1999 VW Passat Beverage Holders
The beverage holders in my 1999 VW Passat are a very poor design, in both front and rear passenger compartments. Technically, they are very nice. They collapse neatly – nearly invisibly – into a thin recess in the center console. The one in the rear compartment failed almost immediately after I bought the car new. Something broke on it and it would no longer stay retracted. No matter; I never sit back there anyway; Nor do I often carry passengers, so I just pulled it out and threw it in the glove box, where it resides to this day. But the one in front is much worse. It presents a unique triple-whammy of failures, suffering not only from poor design, per se, but also from the poor implementation of a poor design.
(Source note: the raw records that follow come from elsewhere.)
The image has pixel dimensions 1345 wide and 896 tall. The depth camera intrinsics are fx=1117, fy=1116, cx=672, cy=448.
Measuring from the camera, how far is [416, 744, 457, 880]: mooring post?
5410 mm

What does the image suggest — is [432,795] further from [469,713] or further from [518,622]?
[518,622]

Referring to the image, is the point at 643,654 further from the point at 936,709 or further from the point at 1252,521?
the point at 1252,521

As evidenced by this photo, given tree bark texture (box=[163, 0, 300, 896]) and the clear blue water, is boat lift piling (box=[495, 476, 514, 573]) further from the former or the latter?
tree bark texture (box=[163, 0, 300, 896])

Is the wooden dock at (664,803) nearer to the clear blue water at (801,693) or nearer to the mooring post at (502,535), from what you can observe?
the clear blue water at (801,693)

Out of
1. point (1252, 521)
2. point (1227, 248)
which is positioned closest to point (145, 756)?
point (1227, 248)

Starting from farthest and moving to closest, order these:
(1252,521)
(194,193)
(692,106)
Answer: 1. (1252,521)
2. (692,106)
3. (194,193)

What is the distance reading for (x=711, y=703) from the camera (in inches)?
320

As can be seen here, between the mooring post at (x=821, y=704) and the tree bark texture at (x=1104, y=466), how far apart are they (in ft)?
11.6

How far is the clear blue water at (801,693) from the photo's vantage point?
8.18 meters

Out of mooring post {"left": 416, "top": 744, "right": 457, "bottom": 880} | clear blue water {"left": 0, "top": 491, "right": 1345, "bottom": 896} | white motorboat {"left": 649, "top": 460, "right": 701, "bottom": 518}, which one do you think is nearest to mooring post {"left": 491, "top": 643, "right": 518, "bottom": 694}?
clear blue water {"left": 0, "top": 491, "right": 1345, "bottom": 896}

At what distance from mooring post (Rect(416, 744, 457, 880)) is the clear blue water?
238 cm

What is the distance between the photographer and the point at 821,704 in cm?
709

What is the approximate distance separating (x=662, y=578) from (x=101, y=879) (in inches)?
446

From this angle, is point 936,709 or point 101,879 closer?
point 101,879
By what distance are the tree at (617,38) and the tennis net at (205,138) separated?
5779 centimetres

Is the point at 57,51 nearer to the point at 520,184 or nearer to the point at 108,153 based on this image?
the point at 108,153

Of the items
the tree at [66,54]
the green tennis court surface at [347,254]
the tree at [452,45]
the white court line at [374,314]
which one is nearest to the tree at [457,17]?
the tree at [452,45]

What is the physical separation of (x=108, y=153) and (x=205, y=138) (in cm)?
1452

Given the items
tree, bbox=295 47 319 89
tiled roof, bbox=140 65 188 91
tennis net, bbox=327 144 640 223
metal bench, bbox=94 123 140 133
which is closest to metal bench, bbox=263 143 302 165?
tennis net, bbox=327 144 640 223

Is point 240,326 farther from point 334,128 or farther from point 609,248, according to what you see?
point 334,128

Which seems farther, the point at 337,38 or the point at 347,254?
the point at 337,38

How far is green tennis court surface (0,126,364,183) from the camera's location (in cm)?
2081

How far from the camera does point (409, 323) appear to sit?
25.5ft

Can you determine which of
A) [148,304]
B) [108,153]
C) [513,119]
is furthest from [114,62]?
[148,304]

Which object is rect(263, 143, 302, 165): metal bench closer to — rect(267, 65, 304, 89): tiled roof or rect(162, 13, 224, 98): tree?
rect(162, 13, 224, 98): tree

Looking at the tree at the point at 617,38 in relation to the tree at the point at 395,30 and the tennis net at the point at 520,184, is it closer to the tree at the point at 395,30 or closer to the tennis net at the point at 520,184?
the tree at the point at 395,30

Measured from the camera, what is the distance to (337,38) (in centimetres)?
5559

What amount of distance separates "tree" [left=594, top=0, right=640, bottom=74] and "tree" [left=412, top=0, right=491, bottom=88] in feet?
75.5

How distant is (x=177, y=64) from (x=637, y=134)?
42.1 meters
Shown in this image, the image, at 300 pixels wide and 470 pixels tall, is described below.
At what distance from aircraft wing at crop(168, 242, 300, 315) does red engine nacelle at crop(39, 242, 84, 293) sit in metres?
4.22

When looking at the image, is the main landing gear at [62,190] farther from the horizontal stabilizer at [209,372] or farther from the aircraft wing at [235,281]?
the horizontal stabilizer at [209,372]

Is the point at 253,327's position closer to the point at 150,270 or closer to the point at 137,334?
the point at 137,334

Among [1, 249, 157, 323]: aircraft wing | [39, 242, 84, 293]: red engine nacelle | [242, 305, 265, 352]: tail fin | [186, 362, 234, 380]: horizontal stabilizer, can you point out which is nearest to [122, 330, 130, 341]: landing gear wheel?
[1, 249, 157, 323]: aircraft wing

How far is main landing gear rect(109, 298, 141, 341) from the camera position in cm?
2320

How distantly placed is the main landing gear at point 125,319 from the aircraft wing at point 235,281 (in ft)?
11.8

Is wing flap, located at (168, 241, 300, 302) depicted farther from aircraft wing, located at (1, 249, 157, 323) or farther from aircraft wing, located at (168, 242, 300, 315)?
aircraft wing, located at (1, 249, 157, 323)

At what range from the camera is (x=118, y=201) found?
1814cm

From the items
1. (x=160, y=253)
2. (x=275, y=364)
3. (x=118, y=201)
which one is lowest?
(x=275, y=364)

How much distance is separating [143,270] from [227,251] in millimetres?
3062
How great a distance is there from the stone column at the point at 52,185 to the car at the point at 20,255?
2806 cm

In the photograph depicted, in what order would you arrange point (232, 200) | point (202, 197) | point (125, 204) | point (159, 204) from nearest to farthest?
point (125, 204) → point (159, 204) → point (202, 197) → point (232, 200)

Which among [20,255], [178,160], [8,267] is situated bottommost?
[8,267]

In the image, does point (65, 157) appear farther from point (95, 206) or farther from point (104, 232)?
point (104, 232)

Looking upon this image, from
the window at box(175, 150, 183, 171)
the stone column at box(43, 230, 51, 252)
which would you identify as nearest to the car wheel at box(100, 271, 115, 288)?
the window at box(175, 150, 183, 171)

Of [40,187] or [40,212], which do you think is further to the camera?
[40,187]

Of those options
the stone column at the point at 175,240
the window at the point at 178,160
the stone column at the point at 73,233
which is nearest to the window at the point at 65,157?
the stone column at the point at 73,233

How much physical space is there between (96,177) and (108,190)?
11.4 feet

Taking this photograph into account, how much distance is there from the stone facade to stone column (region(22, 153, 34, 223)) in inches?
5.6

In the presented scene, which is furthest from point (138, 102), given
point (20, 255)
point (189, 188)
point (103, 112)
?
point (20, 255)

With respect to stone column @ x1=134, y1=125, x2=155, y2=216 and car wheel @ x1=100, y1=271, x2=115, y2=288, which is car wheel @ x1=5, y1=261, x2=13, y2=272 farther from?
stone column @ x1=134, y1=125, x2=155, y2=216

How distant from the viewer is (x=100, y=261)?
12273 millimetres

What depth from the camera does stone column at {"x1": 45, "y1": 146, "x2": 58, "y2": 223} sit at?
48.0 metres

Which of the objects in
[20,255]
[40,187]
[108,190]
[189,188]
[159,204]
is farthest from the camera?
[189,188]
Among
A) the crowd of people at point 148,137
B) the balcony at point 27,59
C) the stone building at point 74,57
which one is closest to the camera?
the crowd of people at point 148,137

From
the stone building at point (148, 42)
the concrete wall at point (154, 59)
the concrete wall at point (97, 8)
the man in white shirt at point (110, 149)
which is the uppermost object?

The design is poor because it fails to take into account the very purpose for which it is intended: To hold beverages. Because it is designed to retract into a very thin space, its design employs various thin, hinged and telescopic moving parts that ride tongue-in-groove fashion upon one another. And herein lies the problem. It is inevitable, especially in a moving car, that the beverage being held will slosh about and some will spill. Indeed, the thin design behaves much like a diving board, amplifying the resonant frequencies of the vehicle’s suspension system at every bump, inducing spillage. It’s almost as if the thing was designed to spill! And If that beverage happens to be a sweetened coffee, soda or juice, it will invariably evaporate, leaving behind a concentrate of extremely sticky residue (sugar). As a result, these tightly-fitting, telescoping parts easily become glued together by the sticky resin. This even affects the push-to-release mechanism, making it impossible to coax the holder from its retracted position without prying it open with a screwdriver. But there is yet another problem: The location of the beverage holder in relation to the car’s radio. Once deployed, the holder places the rim of a soda can or coffee mug in extremely close proximity to the radio control buttons. Again, the inevitable sloshing of a drink in a moving car causes the drink to spill onto the radio buttons. And again, when it evaporates, it becomes a sticky, concentrated adhesive inside the buttons, making them “stick” when depressed. Another horrible and unintended consequence.
Lessons Learned/Solution:
A recurring theme here at PoorDesign is this: Keep your eyes on the prize. Don’t forget to consider the use environment and conditions under which your design will be utilized. The engineers at VW designed a very clever mechanism. It works wonderfully under ideal conditions, and retracts beautifully flush with the console. But once a mere drop of soda or coffee makes its way onto any of the sliding surfaces, it quickly becomes glued shut. And these tight spaces cannot even be accessed to clean them. It is a one-way trip to dysfunction junction. The moving parts should have been designed to be immune to the affects of inevitable spillage. It would certainly have helped if the engineers had at least provided some form of vibration damping to isolate the holder from the natural jostling that occurs while driving on anything other than a glass-smooth road.
Workaround: Don’t drink anything other than pure water when driving your VW Passat!